Extend the re:Invent session write-up on highly available data planes, starting right after its last paragraph. Do not continue the listing.

======== Supplied text ========

Thomas Step

← Blog

If you still need help building out AWS infrastructure, send me an email and I'll see if I can help out.

re:Invent: Beyond Five 9s: Lessons From Our Highest Available Data Planes

This is an overview of a session that I went to during re:Invent 2021. I start by providing the notes I took during the session, and then I will give my take and comments if I have any at the end.

Monday 13:45


There is also an amazon Builder’s Library series for this.

10 things to go over:

1. Insist on the Highest Standards

2. Cattle vs. Pets (How To Manage Systems)

3. Limit the Blast Radius

4. Circuit Breakers

5. Raising the Bar in Testing

6. Lifecycle Management (Credentials Management)

7. Modular Separation

8. Static Stability (I missed some of what this actually is)

9. (Principal of) Constant Work

10. Retries

My notes:

I am 100% onboard with Cattle vs. Pets. I think naming things gets finicky and makes it more difficult to replicate certain resources. My preference is to let CloudFormation generate names for as many resources as it can. For resources that require a name, I try to use a unique string like the CloudFormation Stack’s name in the resource’s name.

In Limit the Blast Radius they mentioned cell-based architecture, which was brought up in multiple of my sessions. I have a feeling that this is starting to become an AWS best practice instead of simple regional or zonal isolation. For a completely serverless architecture, implementing something like this might not be too difficult to reason through, but I can only imagine the cost increase that a cell-based architecture would bring to a workload using compute resources like Fargate or EC2.

======== Supplied material ========

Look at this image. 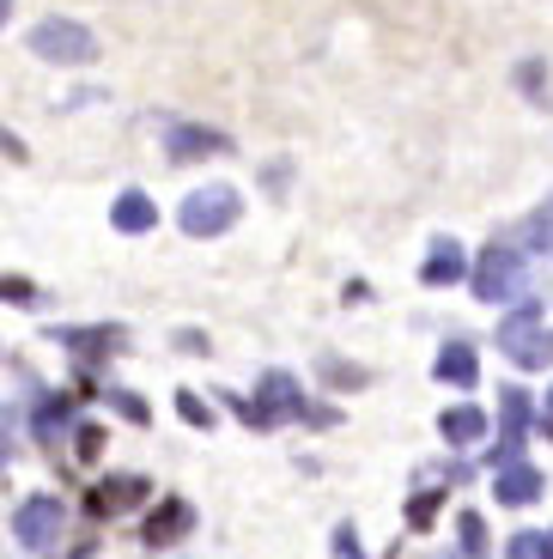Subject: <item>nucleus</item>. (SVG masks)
<instances>
[{"mask_svg":"<svg viewBox=\"0 0 553 559\" xmlns=\"http://www.w3.org/2000/svg\"><path fill=\"white\" fill-rule=\"evenodd\" d=\"M110 225H116V231H153V225H158V207L140 195V189H128V195L110 207Z\"/></svg>","mask_w":553,"mask_h":559,"instance_id":"13","label":"nucleus"},{"mask_svg":"<svg viewBox=\"0 0 553 559\" xmlns=\"http://www.w3.org/2000/svg\"><path fill=\"white\" fill-rule=\"evenodd\" d=\"M505 559H553V547H548L541 530H523V535H511V554Z\"/></svg>","mask_w":553,"mask_h":559,"instance_id":"16","label":"nucleus"},{"mask_svg":"<svg viewBox=\"0 0 553 559\" xmlns=\"http://www.w3.org/2000/svg\"><path fill=\"white\" fill-rule=\"evenodd\" d=\"M498 353L511 365H523V371H541V365H553V335L541 329V310L523 305L517 317L498 322Z\"/></svg>","mask_w":553,"mask_h":559,"instance_id":"3","label":"nucleus"},{"mask_svg":"<svg viewBox=\"0 0 553 559\" xmlns=\"http://www.w3.org/2000/svg\"><path fill=\"white\" fill-rule=\"evenodd\" d=\"M97 444H104V432H97V426H85V432H80V456H97Z\"/></svg>","mask_w":553,"mask_h":559,"instance_id":"22","label":"nucleus"},{"mask_svg":"<svg viewBox=\"0 0 553 559\" xmlns=\"http://www.w3.org/2000/svg\"><path fill=\"white\" fill-rule=\"evenodd\" d=\"M237 213H244V201H237L232 182H208V189H195V195L177 207V225L189 231V238H220V231L237 225Z\"/></svg>","mask_w":553,"mask_h":559,"instance_id":"1","label":"nucleus"},{"mask_svg":"<svg viewBox=\"0 0 553 559\" xmlns=\"http://www.w3.org/2000/svg\"><path fill=\"white\" fill-rule=\"evenodd\" d=\"M7 13H13V0H0V25H7Z\"/></svg>","mask_w":553,"mask_h":559,"instance_id":"24","label":"nucleus"},{"mask_svg":"<svg viewBox=\"0 0 553 559\" xmlns=\"http://www.w3.org/2000/svg\"><path fill=\"white\" fill-rule=\"evenodd\" d=\"M237 407H244L249 426H280V419L305 414V395H298L292 371H268V378H262V395H256V407H249V402H237Z\"/></svg>","mask_w":553,"mask_h":559,"instance_id":"6","label":"nucleus"},{"mask_svg":"<svg viewBox=\"0 0 553 559\" xmlns=\"http://www.w3.org/2000/svg\"><path fill=\"white\" fill-rule=\"evenodd\" d=\"M189 523H195L189 504H183V499H165V504L153 511V518H146V530H140V535H146V547H165V542H177V535L189 530Z\"/></svg>","mask_w":553,"mask_h":559,"instance_id":"10","label":"nucleus"},{"mask_svg":"<svg viewBox=\"0 0 553 559\" xmlns=\"http://www.w3.org/2000/svg\"><path fill=\"white\" fill-rule=\"evenodd\" d=\"M61 426H68V402H49V407H43V419H37V432H43V438H56Z\"/></svg>","mask_w":553,"mask_h":559,"instance_id":"18","label":"nucleus"},{"mask_svg":"<svg viewBox=\"0 0 553 559\" xmlns=\"http://www.w3.org/2000/svg\"><path fill=\"white\" fill-rule=\"evenodd\" d=\"M541 414H548V432H553V390H548V402H541Z\"/></svg>","mask_w":553,"mask_h":559,"instance_id":"23","label":"nucleus"},{"mask_svg":"<svg viewBox=\"0 0 553 559\" xmlns=\"http://www.w3.org/2000/svg\"><path fill=\"white\" fill-rule=\"evenodd\" d=\"M140 499V480H104V487L92 492V511H122V504Z\"/></svg>","mask_w":553,"mask_h":559,"instance_id":"14","label":"nucleus"},{"mask_svg":"<svg viewBox=\"0 0 553 559\" xmlns=\"http://www.w3.org/2000/svg\"><path fill=\"white\" fill-rule=\"evenodd\" d=\"M31 56L37 61H56V68H73V61H92L97 43L80 19H37L31 25Z\"/></svg>","mask_w":553,"mask_h":559,"instance_id":"4","label":"nucleus"},{"mask_svg":"<svg viewBox=\"0 0 553 559\" xmlns=\"http://www.w3.org/2000/svg\"><path fill=\"white\" fill-rule=\"evenodd\" d=\"M548 547H553V535H548Z\"/></svg>","mask_w":553,"mask_h":559,"instance_id":"25","label":"nucleus"},{"mask_svg":"<svg viewBox=\"0 0 553 559\" xmlns=\"http://www.w3.org/2000/svg\"><path fill=\"white\" fill-rule=\"evenodd\" d=\"M61 530H68V504H61L56 492H31L13 518L19 547H31V554H49V547L61 542Z\"/></svg>","mask_w":553,"mask_h":559,"instance_id":"5","label":"nucleus"},{"mask_svg":"<svg viewBox=\"0 0 553 559\" xmlns=\"http://www.w3.org/2000/svg\"><path fill=\"white\" fill-rule=\"evenodd\" d=\"M7 462H13V414L0 407V468H7Z\"/></svg>","mask_w":553,"mask_h":559,"instance_id":"20","label":"nucleus"},{"mask_svg":"<svg viewBox=\"0 0 553 559\" xmlns=\"http://www.w3.org/2000/svg\"><path fill=\"white\" fill-rule=\"evenodd\" d=\"M493 499L498 504H536L541 499V475L529 468V462H505L493 480Z\"/></svg>","mask_w":553,"mask_h":559,"instance_id":"7","label":"nucleus"},{"mask_svg":"<svg viewBox=\"0 0 553 559\" xmlns=\"http://www.w3.org/2000/svg\"><path fill=\"white\" fill-rule=\"evenodd\" d=\"M220 146H232L225 134H213V128H170V158H208V153H220Z\"/></svg>","mask_w":553,"mask_h":559,"instance_id":"12","label":"nucleus"},{"mask_svg":"<svg viewBox=\"0 0 553 559\" xmlns=\"http://www.w3.org/2000/svg\"><path fill=\"white\" fill-rule=\"evenodd\" d=\"M481 547H486V530H481V518L469 511V518H462V554L481 559Z\"/></svg>","mask_w":553,"mask_h":559,"instance_id":"17","label":"nucleus"},{"mask_svg":"<svg viewBox=\"0 0 553 559\" xmlns=\"http://www.w3.org/2000/svg\"><path fill=\"white\" fill-rule=\"evenodd\" d=\"M438 432H444V444L469 450V444H481V438H486V414H481V407H450V414L438 419Z\"/></svg>","mask_w":553,"mask_h":559,"instance_id":"11","label":"nucleus"},{"mask_svg":"<svg viewBox=\"0 0 553 559\" xmlns=\"http://www.w3.org/2000/svg\"><path fill=\"white\" fill-rule=\"evenodd\" d=\"M438 383H450V390H474V378H481V359H474V347L469 341H450V347L438 353Z\"/></svg>","mask_w":553,"mask_h":559,"instance_id":"8","label":"nucleus"},{"mask_svg":"<svg viewBox=\"0 0 553 559\" xmlns=\"http://www.w3.org/2000/svg\"><path fill=\"white\" fill-rule=\"evenodd\" d=\"M462 274H469L462 243L457 238H438V243H432V255H426V267H420V280H426V286H450V280H462Z\"/></svg>","mask_w":553,"mask_h":559,"instance_id":"9","label":"nucleus"},{"mask_svg":"<svg viewBox=\"0 0 553 559\" xmlns=\"http://www.w3.org/2000/svg\"><path fill=\"white\" fill-rule=\"evenodd\" d=\"M177 407H183V414H189V419H195V426H208V407L195 402V395H177Z\"/></svg>","mask_w":553,"mask_h":559,"instance_id":"21","label":"nucleus"},{"mask_svg":"<svg viewBox=\"0 0 553 559\" xmlns=\"http://www.w3.org/2000/svg\"><path fill=\"white\" fill-rule=\"evenodd\" d=\"M334 559H365V554H360V535H353V523H341V530H334Z\"/></svg>","mask_w":553,"mask_h":559,"instance_id":"19","label":"nucleus"},{"mask_svg":"<svg viewBox=\"0 0 553 559\" xmlns=\"http://www.w3.org/2000/svg\"><path fill=\"white\" fill-rule=\"evenodd\" d=\"M517 293H529V267L511 243H493V250L474 262V298L481 305H511Z\"/></svg>","mask_w":553,"mask_h":559,"instance_id":"2","label":"nucleus"},{"mask_svg":"<svg viewBox=\"0 0 553 559\" xmlns=\"http://www.w3.org/2000/svg\"><path fill=\"white\" fill-rule=\"evenodd\" d=\"M523 243H529V250H541V255H553V195H548V207L523 225Z\"/></svg>","mask_w":553,"mask_h":559,"instance_id":"15","label":"nucleus"}]
</instances>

========

* **Answer to the exercise**:
The Circuit Breakers that they brought up were both new to me. I find it interesting that neither one is an AWS service yet unless I do not know about them. They talked about load shedders and bullet counters as if they would need to be custom-created.

I do not completely agree with Raising the Bar in Testing. 1000s of unit tests sounds like a nightmare. I would have personally invested more of that effort into functional or integration tests.

Credential Lifecycle Management is somehow still such a large problem in computing and distributed systems. Why have we not figured out a better, more uniform way of rotating credentials? Maybe that is something I can look further into or work on.

The Constant Work section was confusing to me. I must have missed something. Everyone always talks about autoscaling and efficiency, so it seemed strange to me that they were suggesting purposefully writing less efficient code.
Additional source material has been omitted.